EXERCISE PASSAGE:
· · · · ·

AgentSkillsCN

Performance And Benchmarking Standards

性能与基准测试标准

SKILL.md

priority: high

Performance & Benchmarking Standards

Criterion.rs · Flamegraph profiling · CI regression detection · Zero-copy optimization

Benchmarking Framework

  • Criterion.rs: Primary benchmark framework for Rust; use for all performance-critical paths
  • Benchmarks in benches/ directory with naming: <module>_bench.rs
  • Track latency (mean, std dev), throughput, memory allocations; save baseline results
  • Comparative benchmarks: always include regression detection (Criterion's default); set meaningful thresholds (5-10% for normal ops, 20% for I/O)

· · · · ·

SUPPLIED DATA:

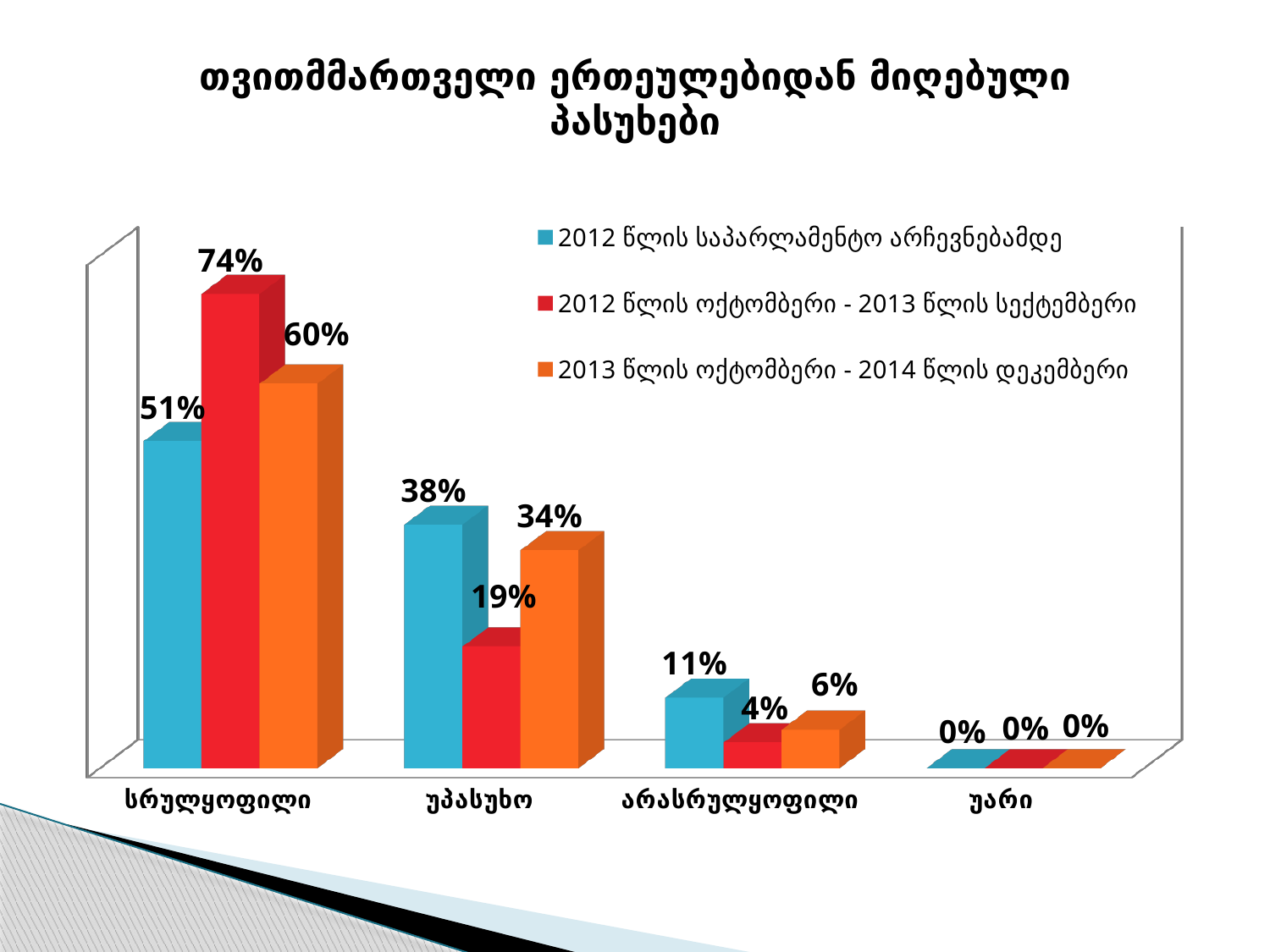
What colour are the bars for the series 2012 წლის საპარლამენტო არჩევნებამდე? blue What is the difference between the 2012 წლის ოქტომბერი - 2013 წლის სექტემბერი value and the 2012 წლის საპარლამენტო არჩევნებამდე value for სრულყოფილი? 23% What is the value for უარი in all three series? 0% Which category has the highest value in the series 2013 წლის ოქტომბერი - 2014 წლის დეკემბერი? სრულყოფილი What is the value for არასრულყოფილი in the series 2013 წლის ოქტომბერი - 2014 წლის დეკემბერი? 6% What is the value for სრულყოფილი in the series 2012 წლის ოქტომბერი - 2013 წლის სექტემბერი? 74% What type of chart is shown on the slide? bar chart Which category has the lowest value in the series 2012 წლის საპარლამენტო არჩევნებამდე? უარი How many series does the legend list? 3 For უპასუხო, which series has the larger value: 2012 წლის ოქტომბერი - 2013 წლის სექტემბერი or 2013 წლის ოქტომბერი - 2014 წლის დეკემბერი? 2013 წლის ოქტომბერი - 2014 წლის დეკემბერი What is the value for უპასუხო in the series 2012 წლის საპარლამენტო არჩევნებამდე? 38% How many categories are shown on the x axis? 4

· · · · ·

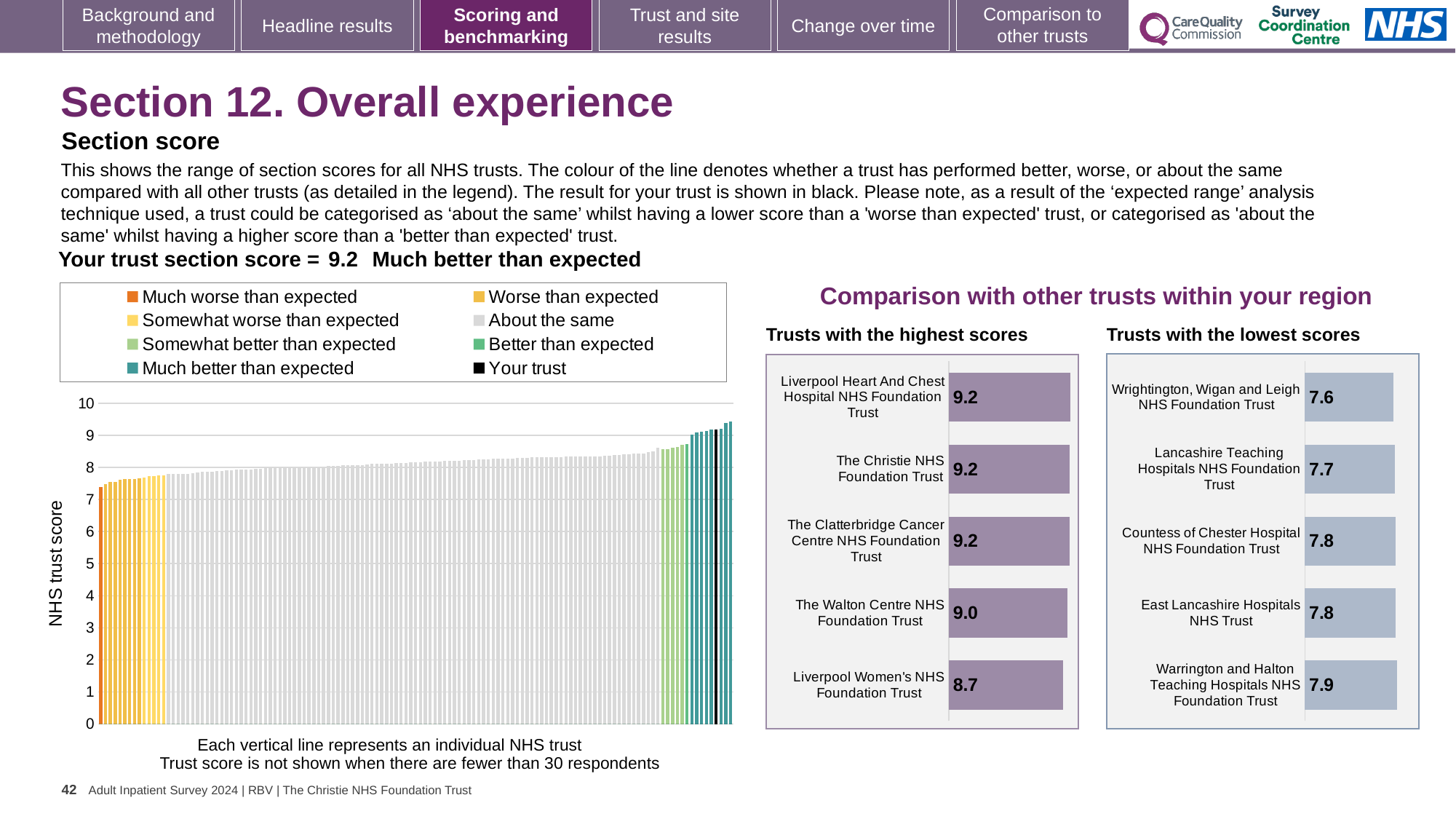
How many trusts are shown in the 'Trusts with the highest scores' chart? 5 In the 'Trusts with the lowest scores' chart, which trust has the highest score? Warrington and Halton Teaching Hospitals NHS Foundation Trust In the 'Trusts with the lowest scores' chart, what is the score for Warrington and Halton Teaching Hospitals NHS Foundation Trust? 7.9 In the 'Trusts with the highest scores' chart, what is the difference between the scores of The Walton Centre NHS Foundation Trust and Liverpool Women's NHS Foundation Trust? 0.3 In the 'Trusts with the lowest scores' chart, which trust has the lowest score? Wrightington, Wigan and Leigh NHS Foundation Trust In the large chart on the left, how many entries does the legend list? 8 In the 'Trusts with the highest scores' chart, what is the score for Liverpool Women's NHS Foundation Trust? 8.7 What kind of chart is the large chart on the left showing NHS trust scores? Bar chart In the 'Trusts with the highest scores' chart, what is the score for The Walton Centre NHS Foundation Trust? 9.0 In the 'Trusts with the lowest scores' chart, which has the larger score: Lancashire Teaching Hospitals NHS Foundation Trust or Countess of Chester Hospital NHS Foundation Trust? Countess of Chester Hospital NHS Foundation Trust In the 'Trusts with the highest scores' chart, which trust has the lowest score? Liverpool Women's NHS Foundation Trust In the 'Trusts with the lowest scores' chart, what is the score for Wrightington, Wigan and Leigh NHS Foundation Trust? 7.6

· · · · ·

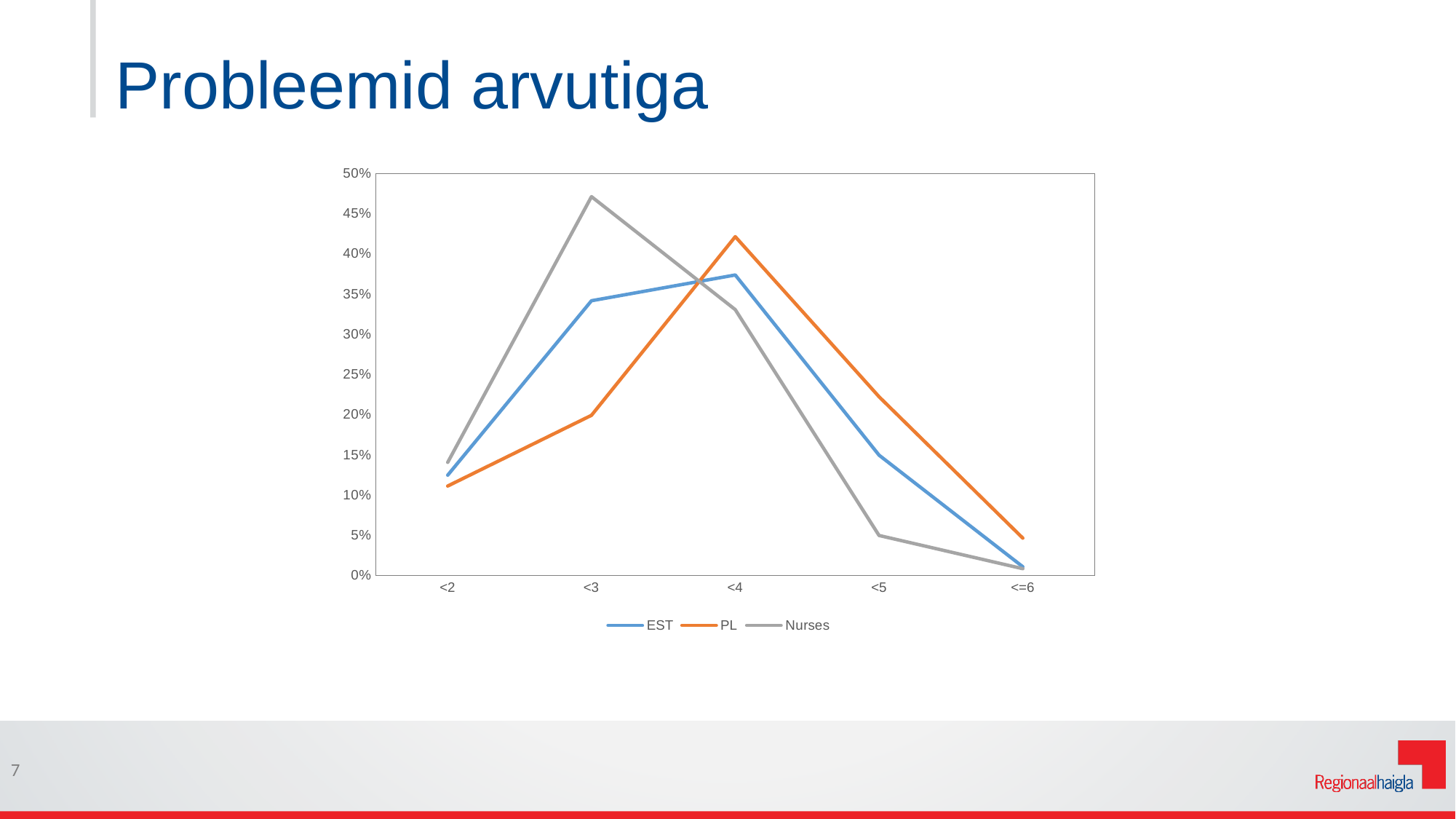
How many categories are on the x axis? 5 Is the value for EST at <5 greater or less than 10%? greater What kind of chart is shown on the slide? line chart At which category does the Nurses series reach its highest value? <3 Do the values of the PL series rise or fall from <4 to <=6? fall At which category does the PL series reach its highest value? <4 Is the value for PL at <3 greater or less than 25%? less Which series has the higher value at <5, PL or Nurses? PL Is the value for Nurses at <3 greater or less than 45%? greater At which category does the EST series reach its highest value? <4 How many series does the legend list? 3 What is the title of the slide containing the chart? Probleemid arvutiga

· · · · ·

REQUIRED TASKS:
1. Write out the part of the benchmarking standards text starting at "priority: high" and ending at "20% for I/O)", keeping every word unchanged.
2. In the benchmarking standards text, what regression threshold is given for I/O?
3. Carry on the benchmarking standards text, picking up right after its last line.
The records were taken from a separate source.

ANSWERS TO THE PROBLEMS:
1.
priority: high

Performance & Benchmarking Standards

Criterion.rs · Flamegraph profiling · CI regression detection · Zero-copy optimization

Benchmarking Framework

  • Criterion.rs: Primary benchmark framework for Rust; use for all performance-critical paths
  • Benchmarks in benches/ directory with naming: <module>_bench.rs
  • Track latency (mean, std dev), throughput, memory allocations; save baseline results
  • Comparative benchmarks: always include regression detection (Criterion's default); set meaningful thresholds (5-10% for normal ops, 20% for I/O)

2. 20%

3.
  • CI integration: run benchmarks on every PR; fail CI if regressions exceed thresholds

Profiling Tools

  • cargo-flamegraph: cargo flamegraph --bin myapp -- <args> for CPU profiling; analyze hotspots
  • perf (Linux): perf record and perf report; use with debug = true in release builds
  • Instruments (macOS): XCode Instruments for memory, CPU, I/O profiling
  • cargo-careful: MIRIFLAGS=-Zmiri-preemption-rate=0 cargo +nightly miri test for UB detection

Allocation & Memory Tracking

  • Zero-copy patterns: Use references, Cow<T>, Arc<T> for shared data; avoid cloning
  • Allocation tracking: Enable in benchmarks with #[bench] and measure heap allocations
  • Buffer reuse: Pre-allocate buffers in hot loops; use object pools for temporary allocations
  • String handling: Prefer &str over String; use String::with_capacity() when growing
  • Profile allocations: valgrind --tool=massif (Linux) or Instruments (macOS)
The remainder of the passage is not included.